• [What you are asked to do]:
Find the line below with "yellow hat animal emoji" and the line with "Rhinestone Bow Charm". Output exactly those lines and everything between them, leaving out the pictures.

• [Extracted entries]:
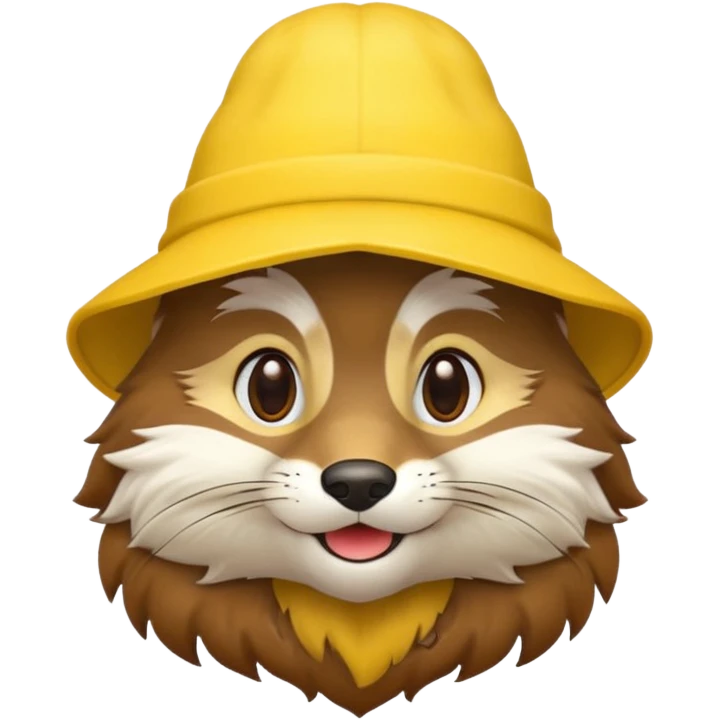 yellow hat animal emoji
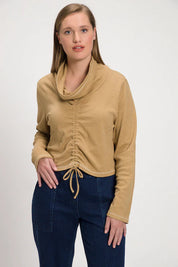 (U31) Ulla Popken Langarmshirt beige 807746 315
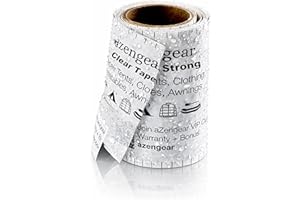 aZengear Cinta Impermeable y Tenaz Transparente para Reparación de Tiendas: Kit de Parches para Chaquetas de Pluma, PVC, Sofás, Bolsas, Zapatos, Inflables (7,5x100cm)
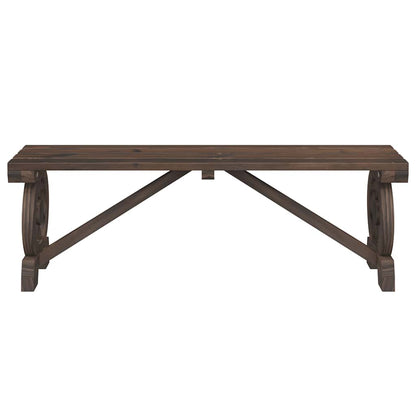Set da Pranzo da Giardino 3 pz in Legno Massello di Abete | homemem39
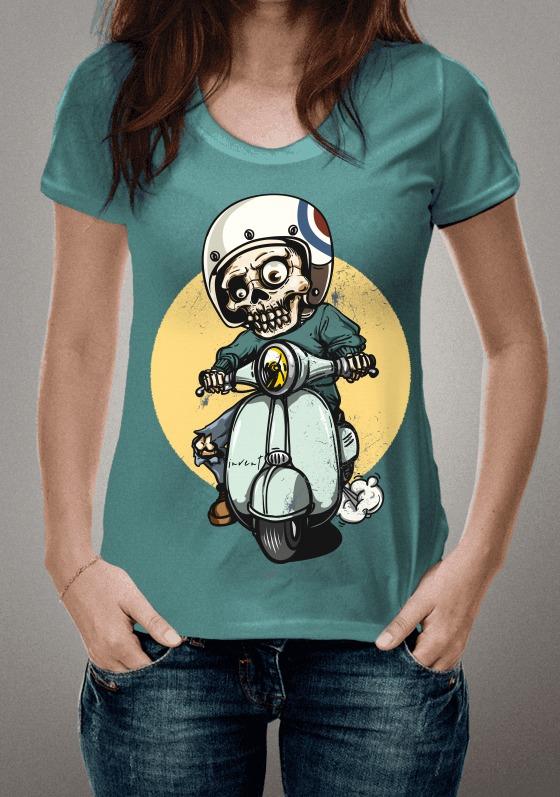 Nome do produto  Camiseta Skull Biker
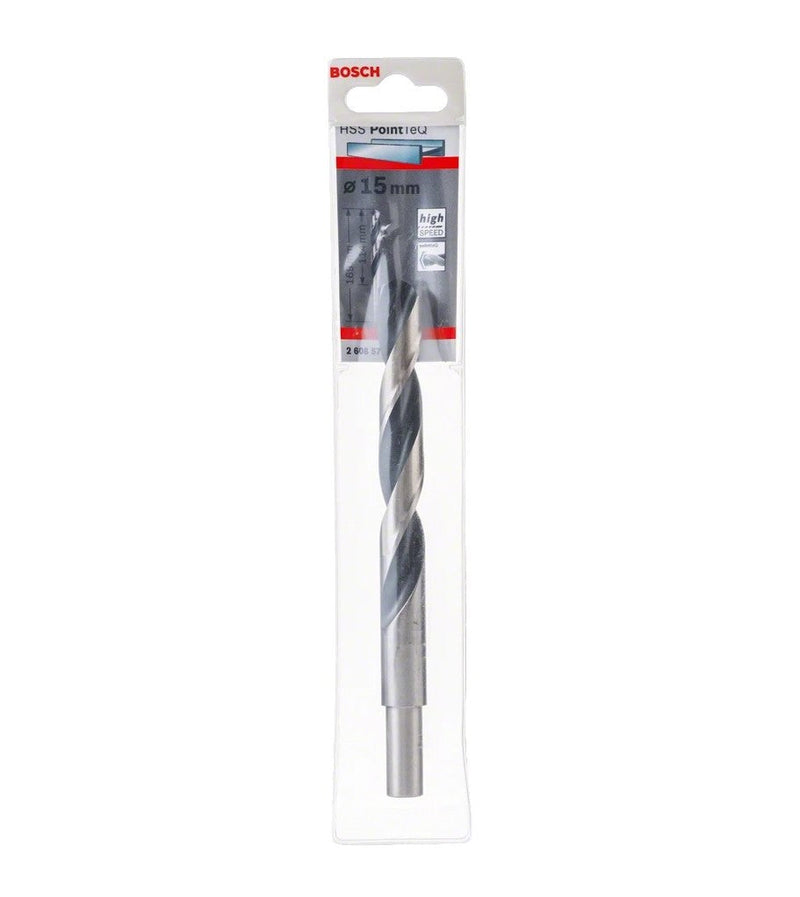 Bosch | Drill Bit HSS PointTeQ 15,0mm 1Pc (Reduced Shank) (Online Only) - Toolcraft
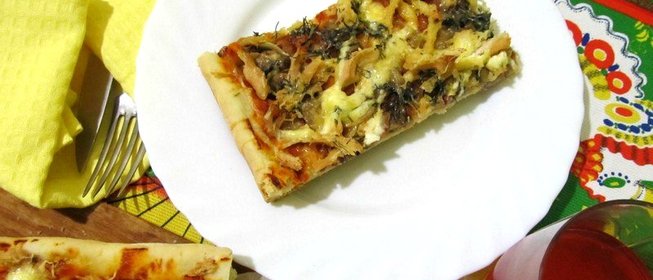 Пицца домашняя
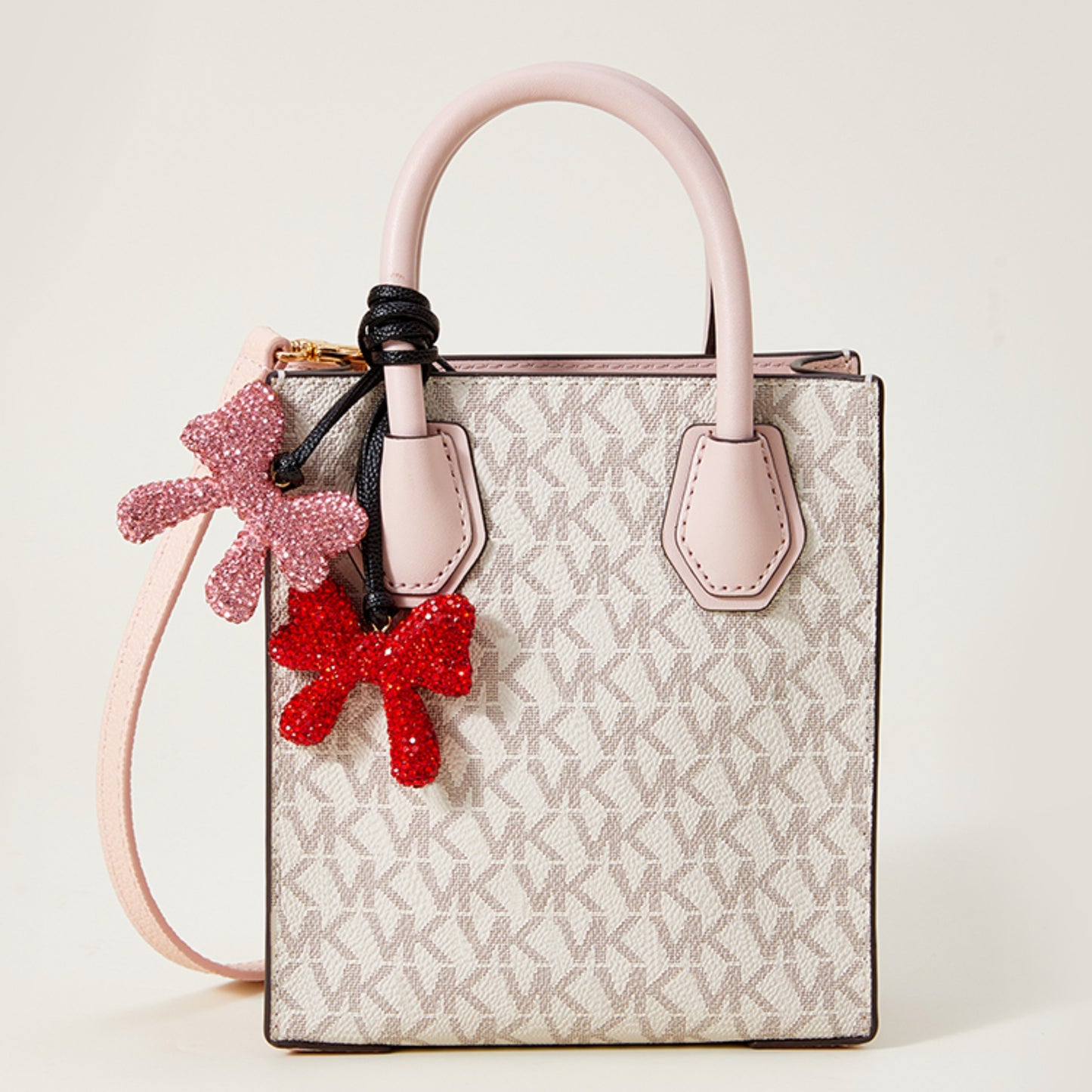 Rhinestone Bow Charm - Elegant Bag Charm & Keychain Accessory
---
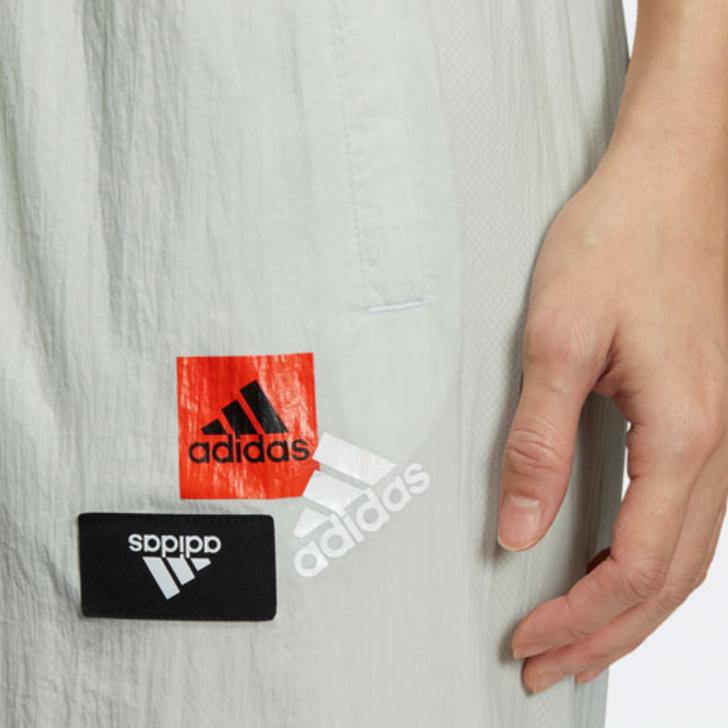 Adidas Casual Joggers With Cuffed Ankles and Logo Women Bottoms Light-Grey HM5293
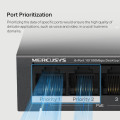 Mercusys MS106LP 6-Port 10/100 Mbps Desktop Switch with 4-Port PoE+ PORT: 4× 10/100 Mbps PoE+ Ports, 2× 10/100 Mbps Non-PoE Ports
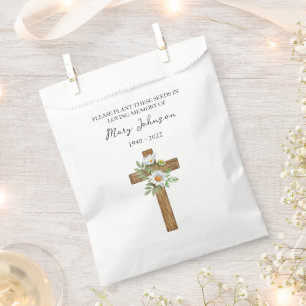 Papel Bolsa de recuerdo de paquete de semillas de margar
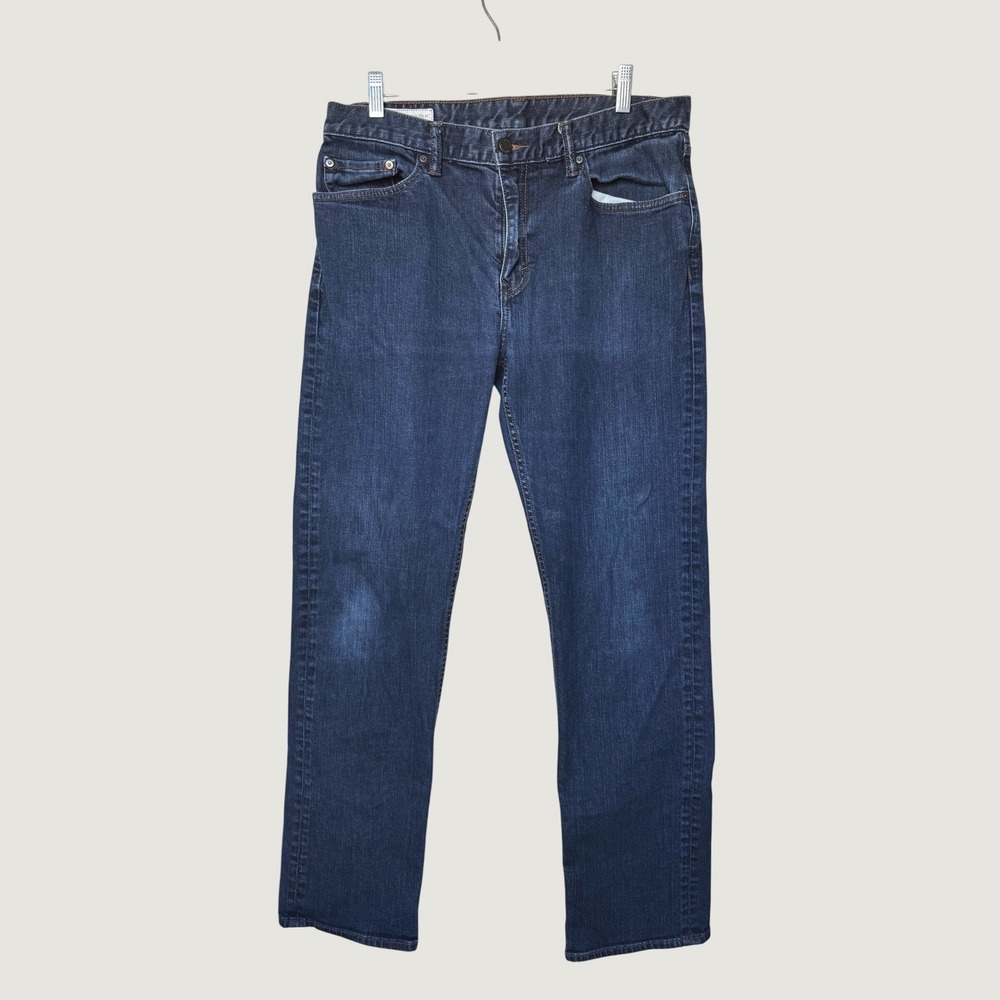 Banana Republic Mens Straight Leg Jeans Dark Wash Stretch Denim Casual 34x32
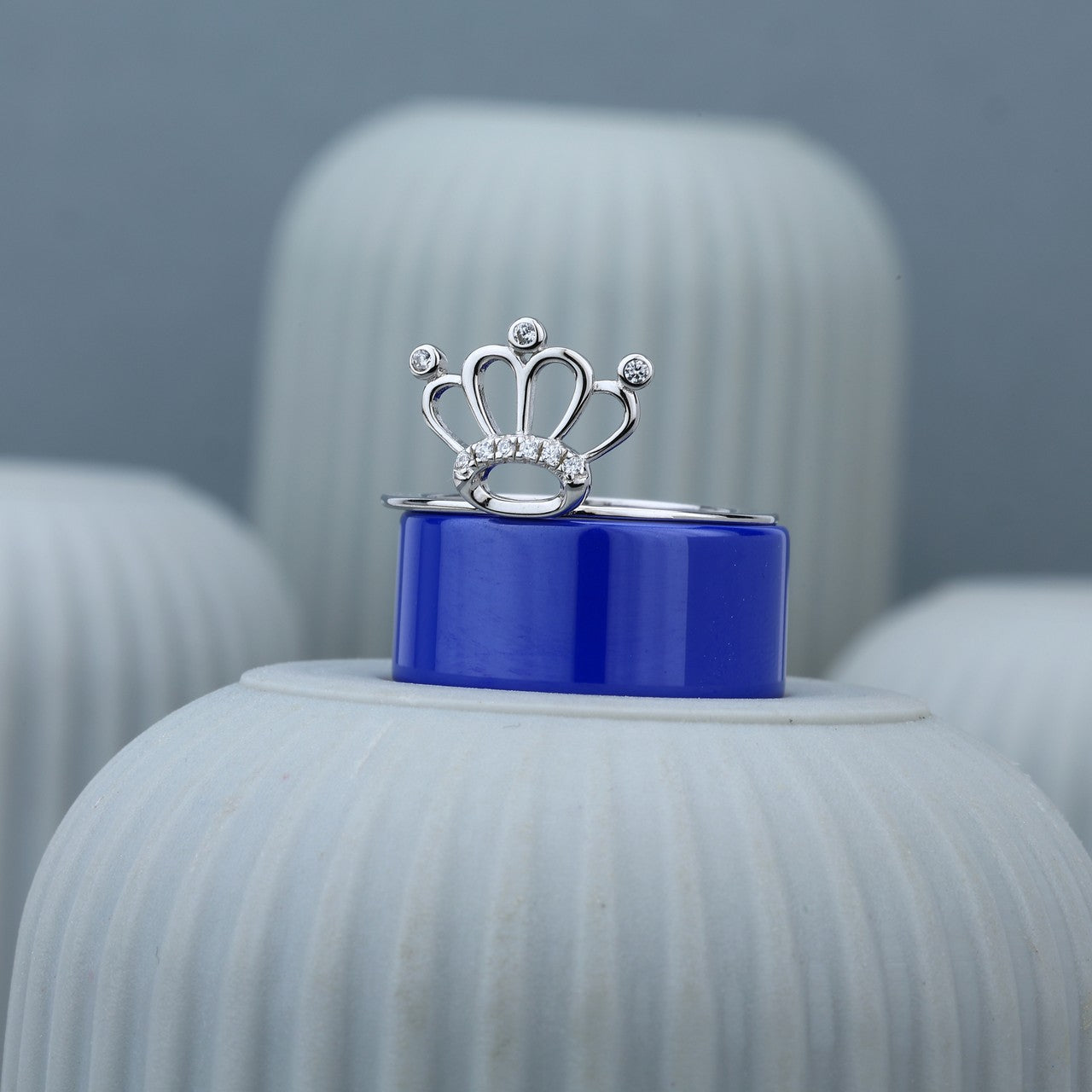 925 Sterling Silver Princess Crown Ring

• [Response to the task]:
 yellow hat animal emoji
 (U31) Ulla Popken Langarmshirt beige 807746 315
 aZengear Cinta Impermeable y Tenaz Transparente para Reparación de Tiendas: Kit de Parches para Chaquetas de Pluma, PVC, Sofás, Bolsas, Zapatos, Inflables (7,5x100cm)
Set da Pranzo da Giardino 3 pz in Legno Massello di Abete | homemem39
 Nome do produto  Camiseta Skull Biker
 Bosch | Drill Bit HSS PointTeQ 15,0mm 1Pc (Reduced Shank) (Online Only) - Toolcraft
 Пицца домашняя
 Rhinestone Bow Charm - Elegant Bag Charm & Keychain Accessory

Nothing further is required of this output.